天武天皇と壬申の乱 [Emperor Tenmu & Jinsin War]

天武天皇の出自

天武天皇は、日本の第40代天皇です。
『日本書紀』では天武天皇紀が上下の2つに分けて記載されるほど特別な存在としています。
天武天皇の和風諡号は天渟中原瀛真人天皇です。
天武天皇は、天智天皇の同母弟です。
天智天皇の女の菟野皇女を迎えて正妃とされました。
天智元年に立って東宮(皇太子)となられました。

斉明天皇紀において、斉明天皇(皇極天皇重祚)は、初め用明天皇の孫・高向王に嫁いで漢皇子を生まれ、後に、舒明天皇に嫁いで三人の御子(天智天皇・間人皇女・天武天皇)を生まれた、としています。
この記述を見る限り、斉明天皇と舒明天皇の間に生まれており、天武と天智は同母兄弟です。

大化の改新・乙巳の変(2)
大化の改新・乙巳の変(1)

天智・天武異父兄弟説

『日本書紀』で天武天皇は、天智天皇の同母弟となっています。
しかし、これについては異論が多く、下記のような異説が存在します。

  • 天智・天武非兄弟説:佐々克明氏、小林恵子氏
  • 天智・天武異父兄弟説:大和岩雄氏
  • 天武天皇非皇族説:小林恵子氏
天智天武異父兄弟説
筆者作成

天智・天武非兄弟説を主張する小林恵子氏は、「天武は高句麗から来た」という著書で、天武天皇を高句麗の将軍、淵蓋蘇文としています。
しかし、外国からやって来た将軍が、いきなり倭国にやって来て、天皇となることはほぼ不可能であると言えます。
やるのであれば、ヤマト王権を廃止して政権奪取でしょう。
政権を奪取するのは、ヤマト王権が弱体だった3、4世紀の頃であれば可能性が無いとは言えませんが、さすがに律令制度が定まってくる飛鳥時代には不可能でしょうし、そもそも『日本書紀』が成立しません。
また、高向王を高向玄理とみて、漢皇子を天武天皇に推定している著書もあります。
非皇族で渡来系の男系が豪族から支持されて天皇が擁立されるのか疑問です。

**データセット部**:

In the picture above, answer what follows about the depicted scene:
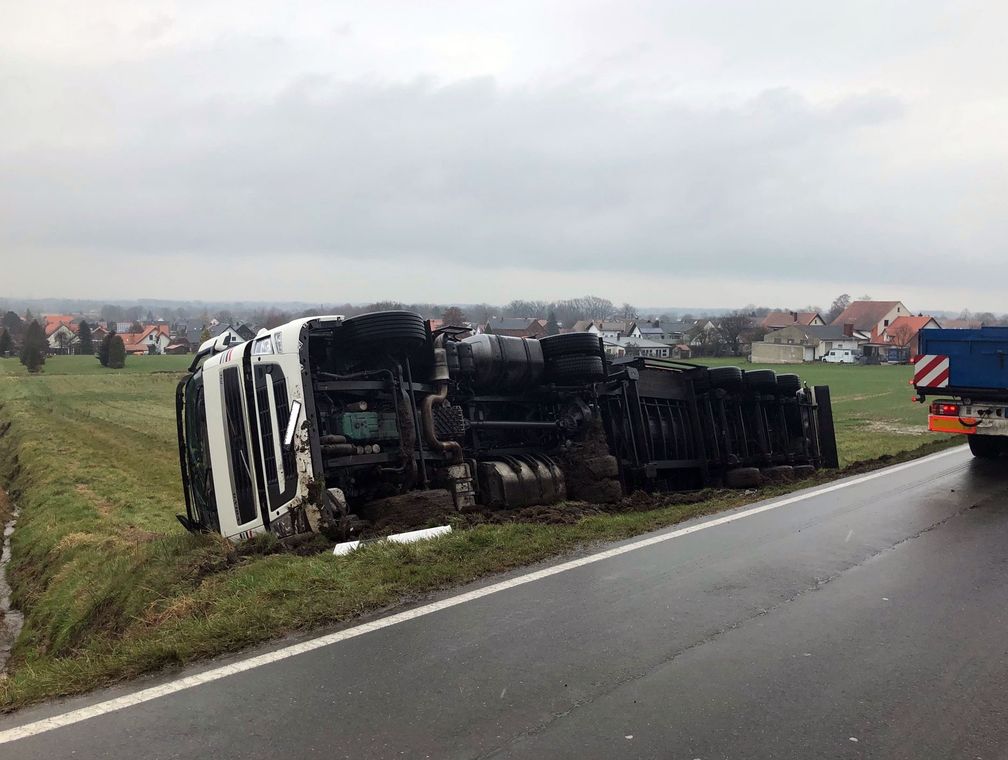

**実施事項**:
1. 原文から、「天智天皇の女の菟野皇女を迎えて正妃とされました。」を含む語句で始まり「しかし、これについては異論が多く、下記のような異説が存在します。」で終わる部分を、一字も変えずに複製せよ。
2. 原文に基づき、次の問いに答えよ。
(a) 天武天皇は日本の第何代天皇か。
(b) 天武天皇の正妃とされたのは誰か。
(c) 天智・天武異父兄弟説を主張する人物は誰か。
原文の記述だけを根拠とすること。

**各課題の結果**:
1.
天智天皇の女の菟野皇女を迎えて正妃とされました。
天智元年に立って東宮(皇太子)となられました。

斉明天皇紀において、斉明天皇(皇極天皇重祚)は、初め用明天皇の孫・高向王に嫁いで漢皇子を生まれ、後に、舒明天皇に嫁いで三人の御子(天智天皇・間人皇女・天武天皇)を生まれた、としています。
この記述を見る限り、斉明天皇と舒明天皇の間に生まれており、天武と天智は同母兄弟です。

大化の改新・乙巳の変(2)
大化の改新・乙巳の変(1)

天智・天武異父兄弟説

『日本書紀』で天武天皇は、天智天皇の同母弟となっています。
しかし、これについては異論が多く、下記のような異説が存在します。

2.
(a) 第40代
(b) 天智天皇の女の菟野皇女
(c) 大和岩雄氏